Generally speaking, fennel should be ready about 2.5 - 3 months from when you seed it for bulbing fennel. This current harvest we’ve been having (for the past few weeks) was from our March 18 seeding that was transplanted in late April. We could have harvested these sooner, and I likely would have were it not for the garden tours. While our harvest is more like 3 months, they were sized up (the ideal size is about 4-6” wide) by mid-June. I was just holding onto their ornamental beauty and I even often let one go to seed too, just for fun.
So if you’re in my climate or warmer, sowing some fennel now for fall harvest is probably a great time. In addition to the indoor sowing, I am going to give direct seeding a try too, just to compare notes on whether I do need to indoor sow them for fall. I have a feeling direct seeding will work out just fine, though I will be strategic in selecting an area where I will simply thin to the right spacing rather than transplanting so I don’t disturb the roots.
Fertility
Like so many wonderful foods, they are heavy feeders so they require soil with high organic matter and ample irrigation. I’d put it in the category with brassicas or celery, as they are both demanding in these areas too.
I transplant our normal 1/4 cup fertilizer in with each fennel seedling. And they grow in our compost-topped raised beds.
Harvesting
To harvest, cut the plant at the root collar. It’s a pretty tough root so perhaps pruning shears are the best tool for this job (this harvesting knife is better for squash, cabbage, broccoli, and lettuce).

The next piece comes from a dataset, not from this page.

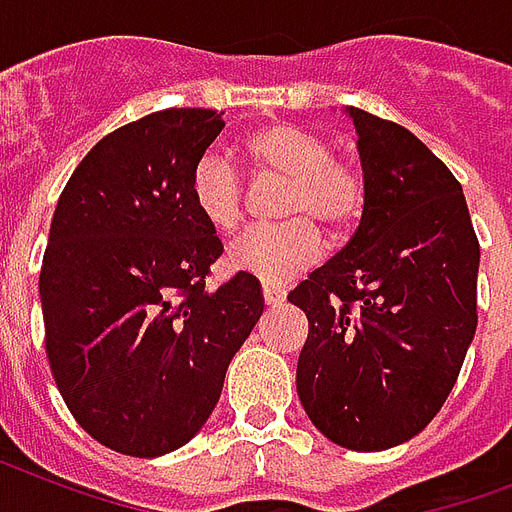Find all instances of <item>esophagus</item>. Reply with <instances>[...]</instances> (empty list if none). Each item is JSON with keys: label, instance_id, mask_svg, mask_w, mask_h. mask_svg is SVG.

You can harvest your fennel at any bulb size really. Sometimes I harvest them young if we have a hankering for a certain dish. You want to catch them before they bolt as like with other crops, this does change their flavor a bit. (Although we still eat and enjoy them even after they’ve started to sprout their flower stalk.)
Pest Pressure
Delightfully, fennel has very few pests and so it’s one of the easiest crops to grow in the garden, naturally pest-free.